**WHAT YOU SHOULD DO**
Give the listing back in full, exactly as written, with the pictures removed.
[RECORDS SUPPLIED]
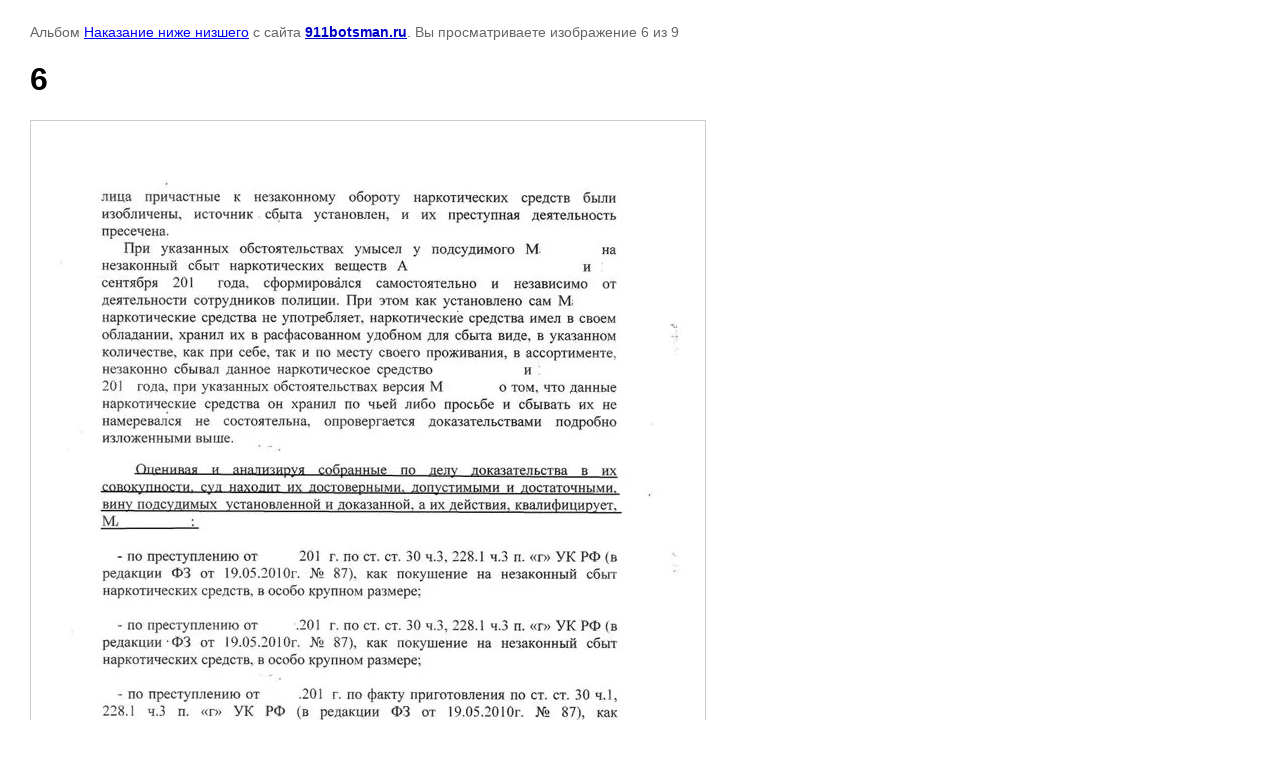

--- FILE ---
content_type: text/html; charset=utf-8
request_url: https://911botsman.ru/gallery/photo/563444015
body_size: 2243
content:

								

	

	
	<!DOCTYPE html>
	<html>
	<head>
		<title>6</title>
		<meta name="description" content="6">
		<meta name="keywords" content="6">
		<meta name="robots" content="all"/>
		<meta name="revisit-after" content="31 days">
		<meta http-equiv="Content-Type" content="text/html; charset=UTF-8">
		<meta name="viewport" content="width=device-width, initial-scale=1.0, maximum-scale=1.0, user-scalable=no">
		<style type="text/css">
			
			body, td, div { font-size:14px; font-family:arial; background-color: white; margin: 0px 0px; } 
			p { color: #666; } 
			body { padding: 10px 30px; } 
			a { color: blue; }
			a.back { font-weight: bold; color: #0000cc; text-decoration: underline; } 
			img { border: 1px solid #c0c0c0; } 
			div { width: auto/*700px*/; display: inline-block; max-width: 100%;}
			h1 { font-size: 32px; } 
			.gallery2_album_photo_nav {margin: 10px 0;}
			.gallery2_album_photo_nav a{display: inline-block;}
			.gallery2MediumImage {padding: 10px; border: 1px solid #ccc; box-sizing: border-box; height: auto; max-width: 100%;}
			
		</style>
	 </head>
	 <body>
	 		 			<p>
			Альбом <a href="/gallery/album/prigovor-1" name="gallery">Наказание ниже низшего</a> с сайта <a class="back" href="https://911botsman.ru/">911botsman.ru</a>.
			Вы просматриваете изображение 6 из 9
		</p>
		<h1>6</h1>
				<div>
		<img alt="6" src="/thumb/2/ZBVU9KzkMlv6U02ysUmZ-g/900r900/d/018.jpg" class="gallery2MediumImage" />
		</div><br>
		<div class="gallery2_album_photo_nav">
				<a href="/gallery/photo/563443615">
			<img src="/thumb/2/06uILpZWNw7_h8ksPsI57w/200r200/d/017.jpg" /><br />
			Предыдущее
		</a>
				&nbsp;&nbsp;
				<a href="/gallery/photo/_7">
			<img src="/thumb/2/3o5geUPGNxwkq542n-CCJQ/200r200/d/020.jpg" /><br />
			Следующее
		</a>
				</div>
		<p>&copy; 911botsman.ru</p>
		<br clear="all">
		<!-- Yandex.Metrika counter -->
<script type="text/javascript">
(function (d, w, c) {
    (w[c] = w[c] || []).push(function() {
        try {
            w.yaCounter24756917 = new Ya.Metrika({id:24756917,
                    webvisor:true,
                    clickmap:true,
                    trackLinks:true,
                    accurateTrackBounce:true});
        } catch(e) { }
    });

    var n = d.getElementsByTagName("script")[0],
        s = d.createElement("script"),
        f = function () { n.parentNode.insertBefore(s, n); };
    s.type = "text/javascript";
    s.async = true;
    s.src = (d.location.protocol == "https:" ? "https:" : "http:") + "//mc.yandex.ru/metrika/watch.js";

    if (w.opera == "[object Opera]") {
        d.addEventListener("DOMContentLoaded", f, false);
    } else { f(); }
})(document, window, "yandex_metrika_callbacks");
</script>
<noscript><div><img src="//mc.yandex.ru/watch/24756917" style="position:absolute; left:-9999px;" alt="" /></div></noscript>
<!-- /Yandex.Metrika counter -->


<!--LiveInternet counter--><script type="text/javascript"><!--
document.write("<a href='http://www.liveinternet.ru/click' "+
"target=_blank><img src='//counter.yadro.ru/hit?t53.12;r"+
escape(document.referrer)+((typeof(screen)=="undefined")?"":
";s"+screen.width+"*"+screen.height+"*"+(screen.colorDepth?
screen.colorDepth:screen.pixelDepth))+";u"+escape(document.URL)+
";"+Math.random()+
"' alt='' title='LiveInternet: показано число просмотров и"+
" посетителей за 24 часа' "+
"border='0' width='88' height='31'><\/a>")
//--></script><!--/LiveInternet-->
<!--__INFO2026-01-21 00:45:42INFO__-->

	
<!-- assets.bottom -->
<!-- </noscript></script></style> -->
<script src="/my/s3/js/site.min.js?1768978399" ></script>
<script src="/my/s3/js/site/defender.min.js?1768978399" ></script>
<script src="https://cp.onicon.ru/loader/53eacc7a72d22c45740000a5.js" data-auto async></script>
<script >/*<![CDATA[*/
var megacounter_key="68c016c822d76cba45bab28879f406a8";
(function(d){
    var s = d.createElement("script");
    s.src = "//counter.megagroup.ru/loader.js?"+new Date().getTime();
    s.async = true;
    d.getElementsByTagName("head")[0].appendChild(s);
})(document);
/*]]>*/</script>
<script >/*<![CDATA[*/
$ite.start({"sid":767152,"vid":1782705,"aid":863045,"stid":4,"cp":21,"active":true,"domain":"911botsman.ru","lang":"ru","trusted":false,"debug":false,"captcha":3,"onetap":[{"provider":"vkontakte","provider_id":"51957488","code_verifier":"kZWTkO05yxcTmNyWZjRDl0TiMzMOZNMMTj0glNOIDMO"}]});
/*]]>*/</script>
<!-- /assets.bottom -->
</body>
	</html>


--- FILE ---
content_type: text/javascript
request_url: https://counter.megagroup.ru/68c016c822d76cba45bab28879f406a8.js?r=&s=1280*720*24&u=https%3A%2F%2F911botsman.ru%2Fgallery%2Fphoto%2F563444015&t=6&fv=0,0&en=1&rld=0&fr=0&callback=_sntnl1769031058413&1769031058413
body_size: 85
content:
//:1
_sntnl1769031058413({date:"Wed, 21 Jan 2026 21:30:58 GMT", res:"1"})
[/RECORDS SUPPLIED]
**TASK SOLUTION**
--- FILE ---
content_type: text/html; charset=utf-8
request_url: https://911botsman.ru/gallery/photo/563444015
body_size: 2243
content:

								

	

	
	<!DOCTYPE html>
	<html>
	<head>
		<title>6</title>
		<meta name="description" content="6">
		<meta name="keywords" content="6">
		<meta name="robots" content="all"/>
		<meta name="revisit-after" content="31 days">
		<meta http-equiv="Content-Type" content="text/html; charset=UTF-8">
		<meta name="viewport" content="width=device-width, initial-scale=1.0, maximum-scale=1.0, user-scalable=no">
		<style type="text/css">
			
			body, td, div { font-size:14px; font-family:arial; background-color: white; margin: 0px 0px; } 
			p { color: #666; } 
			body { padding: 10px 30px; } 
			a { color: blue; }
			a.back { font-weight: bold; color: #0000cc; text-decoration: underline; } 
			img { border: 1px solid #c0c0c0; } 
			div { width: auto/*700px*/; display: inline-block; max-width: 100%;}
			h1 { font-size: 32px; } 
			.gallery2_album_photo_nav {margin: 10px 0;}
			.gallery2_album_photo_nav a{display: inline-block;}
			.gallery2MediumImage {padding: 10px; border: 1px solid #ccc; box-sizing: border-box; height: auto; max-width: 100%;}
			
		</style>
	 </head>
	 <body>
	 		 			<p>
			Альбом <a href="/gallery/album/prigovor-1" name="gallery">Наказание ниже низшего</a> с сайта <a class="back" href="https://911botsman.ru/">911botsman.ru</a>.
			Вы просматриваете изображение 6 из 9
		</p>
		<h1>6</h1>
				<div>
		<img alt="6" src="/thumb/2/ZBVU9KzkMlv6U02ysUmZ-g/900r900/d/018.jpg" class="gallery2MediumImage" />
		</div><br>
		<div class="gallery2_album_photo_nav">
				<a href="/gallery/photo/563443615">
			<img src="/thumb/2/06uILpZWNw7_h8ksPsI57w/200r200/d/017.jpg" /><br />
			Предыдущее
		</a>
				&nbsp;&nbsp;
				<a href="/gallery/photo/_7">
			<img src="/thumb/2/3o5geUPGNxwkq542n-CCJQ/200r200/d/020.jpg" /><br />
			Следующее
		</a>
				</div>
		<p>&copy; 911botsman.ru</p>
		<br clear="all">
		<!-- Yandex.Metrika counter -->
<script type="text/javascript">
(function (d, w, c) {
    (w[c] = w[c] || []).push(function() {
        try {
            w.yaCounter24756917 = new Ya.Metrika({id:24756917,
                    webvisor:true,
                    clickmap:true,
                    trackLinks:true,
                    accurateTrackBounce:true});
        } catch(e) { }
    });

    var n = d.getElementsByTagName("script")[0],
        s = d.createElement("script"),
        f = function () { n.parentNode.insertBefore(s, n); };
    s.type = "text/javascript";
    s.async = true;
    s.src = (d.location.protocol == "https:" ? "https:" : "http:") + "//mc.yandex.ru/metrika/watch.js";

    if (w.opera == "[object Opera]") {
        d.addEventListener("DOMContentLoaded", f, false);
    } else { f(); }
})(document, window, "yandex_metrika_callbacks");
</script>
<noscript><div><img src="//mc.yandex.ru/watch/24756917" style="position:absolute; left:-9999px;" alt="" /></div></noscript>
<!-- /Yandex.Metrika counter -->


<!--LiveInternet counter--><script type="text/javascript"><!--
document.write("<a href='http://www.liveinternet.ru/click' "+
"target=_blank><img src='//counter.yadro.ru/hit?t53.12;r"+
escape(document.referrer)+((typeof(screen)=="undefined")?"":
";s"+screen.width+"*"+screen.height+"*"+(screen.colorDepth?
screen.colorDepth:screen.pixelDepth))+";u"+escape(document.URL)+
";"+Math.random()+
"' alt='' title='LiveInternet: показано число просмотров и"+
" посетителей за 24 часа' "+
"border='0' width='88' height='31'><\/a>")
//--></script><!--/LiveInternet-->
<!--__INFO2026-01-21 00:45:42INFO__-->

	
<!-- assets.bottom -->
<!-- </noscript></script></style> -->
<script src="/my/s3/js/site.min.js?1768978399" ></script>
<script src="/my/s3/js/site/defender.min.js?1768978399" ></script>
<script src="https://cp.onicon.ru/loader/53eacc7a72d22c45740000a5.js" data-auto async></script>
<script >/*<![CDATA[*/
var megacounter_key="68c016c822d76cba45bab28879f406a8";
(function(d){
    var s = d.createElement("script");
    s.src = "//counter.megagroup.ru/loader.js?"+new Date().getTime();
    s.async = true;
    d.getElementsByTagName("head")[0].appendChild(s);
})(document);
/*]]>*/</script>
<script >/*<![CDATA[*/
$ite.start({"sid":767152,"vid":1782705,"aid":863045,"stid":4,"cp":21,"active":true,"domain":"911botsman.ru","lang":"ru","trusted":false,"debug":false,"captcha":3,"onetap":[{"provider":"vkontakte","provider_id":"51957488","code_verifier":"kZWTkO05yxcTmNyWZjRDl0TiMzMOZNMMTj0glNOIDMO"}]});
/*]]>*/</script>
<!-- /assets.bottom -->
</body>
	</html>


--- FILE ---
content_type: text/javascript
request_url: https://counter.megagroup.ru/68c016c822d76cba45bab28879f406a8.js?r=&s=1280*720*24&u=https%3A%2F%2F911botsman.ru%2Fgallery%2Fphoto%2F563444015&t=6&fv=0,0&en=1&rld=0&fr=0&callback=_sntnl1769031058413&1769031058413
body_size: 85
content:
//:1
_sntnl1769031058413({date:"Wed, 21 Jan 2026 21:30:58 GMT", res:"1"})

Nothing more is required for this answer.